Let’s see how the next hour and a half goes.

UPDATE: Okay, it’s over. I’ll stand by what I wrote above.

It really is ironic to me that P&T appear to have become a living example of what Penn has for years consistently excoriated: the epitome of the type of magic as described above in Seinfeld’s quote.

Between Showtime’s Bullshit, the interview on stage at MAGIC Live! last summer, and the television special this evening, it seems to me Penn is becoming the George Carlin of magic.

Back to the special this evening.

To my mind, this was the network version of “The Aristocrats” — a well produced inside joke told at the expense of the paying audience.
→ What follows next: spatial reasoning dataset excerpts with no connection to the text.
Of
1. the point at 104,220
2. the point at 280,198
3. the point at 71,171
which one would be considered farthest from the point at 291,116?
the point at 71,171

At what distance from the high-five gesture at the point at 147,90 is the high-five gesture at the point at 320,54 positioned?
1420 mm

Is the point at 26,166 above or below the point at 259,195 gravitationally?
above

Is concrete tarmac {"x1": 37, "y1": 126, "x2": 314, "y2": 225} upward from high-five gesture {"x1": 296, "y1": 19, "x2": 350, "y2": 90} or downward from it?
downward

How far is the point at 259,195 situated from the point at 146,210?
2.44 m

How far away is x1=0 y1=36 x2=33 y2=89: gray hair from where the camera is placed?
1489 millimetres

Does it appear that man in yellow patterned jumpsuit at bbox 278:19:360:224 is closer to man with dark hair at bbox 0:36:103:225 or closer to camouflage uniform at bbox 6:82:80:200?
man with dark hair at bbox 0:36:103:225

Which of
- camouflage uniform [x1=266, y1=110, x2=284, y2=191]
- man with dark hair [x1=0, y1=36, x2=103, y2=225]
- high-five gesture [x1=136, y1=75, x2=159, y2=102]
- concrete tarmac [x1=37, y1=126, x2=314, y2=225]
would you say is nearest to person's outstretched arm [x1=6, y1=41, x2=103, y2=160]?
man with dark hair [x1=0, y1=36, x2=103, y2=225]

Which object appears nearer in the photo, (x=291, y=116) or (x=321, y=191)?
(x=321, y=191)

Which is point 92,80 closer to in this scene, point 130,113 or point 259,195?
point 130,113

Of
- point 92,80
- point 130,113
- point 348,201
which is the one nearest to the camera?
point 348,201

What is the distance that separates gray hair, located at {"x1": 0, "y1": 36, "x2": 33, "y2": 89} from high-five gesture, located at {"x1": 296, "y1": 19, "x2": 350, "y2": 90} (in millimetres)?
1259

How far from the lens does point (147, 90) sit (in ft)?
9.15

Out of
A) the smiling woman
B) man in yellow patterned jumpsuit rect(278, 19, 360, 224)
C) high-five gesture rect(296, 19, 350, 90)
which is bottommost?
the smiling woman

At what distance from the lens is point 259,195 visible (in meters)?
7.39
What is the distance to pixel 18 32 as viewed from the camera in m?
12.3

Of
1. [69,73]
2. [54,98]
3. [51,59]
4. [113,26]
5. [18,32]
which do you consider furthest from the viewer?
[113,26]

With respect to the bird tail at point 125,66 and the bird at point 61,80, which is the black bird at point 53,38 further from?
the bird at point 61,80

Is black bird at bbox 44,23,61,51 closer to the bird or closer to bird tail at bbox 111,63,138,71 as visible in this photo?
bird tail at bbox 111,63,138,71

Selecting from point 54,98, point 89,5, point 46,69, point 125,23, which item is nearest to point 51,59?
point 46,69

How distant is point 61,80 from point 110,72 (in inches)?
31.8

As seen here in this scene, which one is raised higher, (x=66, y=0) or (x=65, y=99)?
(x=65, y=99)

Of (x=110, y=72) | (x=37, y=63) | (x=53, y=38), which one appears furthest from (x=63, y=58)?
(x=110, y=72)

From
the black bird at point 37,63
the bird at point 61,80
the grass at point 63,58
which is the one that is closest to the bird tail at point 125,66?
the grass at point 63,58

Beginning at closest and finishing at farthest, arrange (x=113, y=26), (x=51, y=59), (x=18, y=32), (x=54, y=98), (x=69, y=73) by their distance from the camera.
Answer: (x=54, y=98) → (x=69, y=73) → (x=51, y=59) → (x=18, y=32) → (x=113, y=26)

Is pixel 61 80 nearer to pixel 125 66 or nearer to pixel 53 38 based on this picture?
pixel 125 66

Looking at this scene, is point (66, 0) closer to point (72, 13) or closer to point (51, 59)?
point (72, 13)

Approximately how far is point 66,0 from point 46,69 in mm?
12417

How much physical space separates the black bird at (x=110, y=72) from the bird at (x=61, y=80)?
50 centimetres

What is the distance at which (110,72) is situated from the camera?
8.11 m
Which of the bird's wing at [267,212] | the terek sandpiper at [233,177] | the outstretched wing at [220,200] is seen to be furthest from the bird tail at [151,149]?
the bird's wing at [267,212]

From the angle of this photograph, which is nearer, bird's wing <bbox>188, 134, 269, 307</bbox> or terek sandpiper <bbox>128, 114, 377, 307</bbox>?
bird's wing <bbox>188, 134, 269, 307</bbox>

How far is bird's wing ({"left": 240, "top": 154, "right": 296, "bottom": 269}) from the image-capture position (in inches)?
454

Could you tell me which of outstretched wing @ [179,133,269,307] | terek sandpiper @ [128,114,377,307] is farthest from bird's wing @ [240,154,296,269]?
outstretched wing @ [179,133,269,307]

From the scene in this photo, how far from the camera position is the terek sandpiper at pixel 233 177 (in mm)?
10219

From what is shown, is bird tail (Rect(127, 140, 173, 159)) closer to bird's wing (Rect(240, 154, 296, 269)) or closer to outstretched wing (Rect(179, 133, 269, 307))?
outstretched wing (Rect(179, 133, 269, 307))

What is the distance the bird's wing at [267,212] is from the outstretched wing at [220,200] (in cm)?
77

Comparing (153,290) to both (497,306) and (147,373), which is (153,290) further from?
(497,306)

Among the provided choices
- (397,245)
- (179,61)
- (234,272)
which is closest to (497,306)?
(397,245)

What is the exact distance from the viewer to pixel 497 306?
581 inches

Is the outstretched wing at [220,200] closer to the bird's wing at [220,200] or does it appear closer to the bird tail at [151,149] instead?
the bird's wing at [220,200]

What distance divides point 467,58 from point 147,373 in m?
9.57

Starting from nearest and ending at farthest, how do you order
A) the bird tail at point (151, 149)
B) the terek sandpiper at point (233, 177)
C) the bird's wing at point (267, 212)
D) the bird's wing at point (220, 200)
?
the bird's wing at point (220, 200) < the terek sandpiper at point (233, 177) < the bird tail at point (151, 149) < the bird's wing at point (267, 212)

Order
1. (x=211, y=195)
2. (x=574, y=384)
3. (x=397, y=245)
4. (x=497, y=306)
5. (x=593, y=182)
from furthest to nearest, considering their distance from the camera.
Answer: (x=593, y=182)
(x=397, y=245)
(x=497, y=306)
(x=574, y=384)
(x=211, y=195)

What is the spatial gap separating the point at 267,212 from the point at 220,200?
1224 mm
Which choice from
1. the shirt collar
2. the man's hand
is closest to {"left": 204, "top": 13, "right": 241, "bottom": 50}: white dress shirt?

Except in this case, I’ll go a little further and suggest this was the 21st century version of Hans Christian Anderson’s The Emperor’s New Suit — with we magicians and the audience members playing the part of the emperor, to Penn and Teller’s swindling weavers.

On the other hand, maybe I’m just not inside enough to “get” P&T these days.

In 1980, Blue Oyster Cult released a great album — probably the last one of theirs I loved start to finish. Titled, “Cultosaurus Erectus,” it contained a song named “Divine Wind.” It was actually a political song aimed at the Ayatollah Khomeini, who considered the USA to be the “Great Satan.” The lyrics included the line:

If he really thinks we’re the devil,
then let’s send him to hell.

It could be that, after all these years of being called exposers of magic they’ve adopted the same point of view.

5 thoughts on “Penn & Teller, life imitates art

  1. Drivel. I ended up watching Extreme Makeover: Home Edition

    And I used to respect those bad boys of magic.

  2. Hey John,

    Wasn’t it the Ayatollah Khomeini who thought of the US as the great Satan?

  3. Thanks, you are correct sir. (And every time I hear that name I think of the line by “Stitch Jones” who claims to be “the Ayatollah of Rock-And-Rolla” from “Heartbreak Ridge.” Love the movie, even though I can’t stomach Mario Van Peebles.)